Contributed Talk

Natural Language to LAMMPS: LLMs as interfaces between researchers and scientific software


Juan Carlos Verduzco
Purdue University
Ethan Holbrook
Purdue University
Alejandro Strachan
Purdue University
  • TBA
  • TBA

Large language models (LLMs) offer new capabilities for bridging natural language and domain-specific languages in scientific computing. Here, we investigate the use of LLMs to translate from English task descriptions to LAMMPS input scripts. Our workflow pairs the LLM-generated input scripts with our newly developed parser to check structural correctness, validate syntax, and assist in debugging. We systematically evaluate model performance across tasks of increasing complexity, from basic thermalization to multi-fix, multi-region configurations. For simple simulations, most GPT-generated input files are runnable and accurate, with the remaining cases typically requiring minor, easily correctable adjustments.

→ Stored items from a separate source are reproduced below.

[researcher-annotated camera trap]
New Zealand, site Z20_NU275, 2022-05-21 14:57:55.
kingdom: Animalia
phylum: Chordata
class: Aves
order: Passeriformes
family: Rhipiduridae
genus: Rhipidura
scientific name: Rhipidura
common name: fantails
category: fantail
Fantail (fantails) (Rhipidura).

Common errors include mismatched pair style definitions, unsupported arguments, or improper formatting. In more complex setups, additional issues arise from the ordering of region and fix declarations. Beyond file generation, the models also produce human-readable explanations that help users understand and document their simulations. While verification and validation remain the responsibility of the researcher, LLMs significantly reduce setup effort, support onboarding, and improve the clarity and reproducibility of computational studies.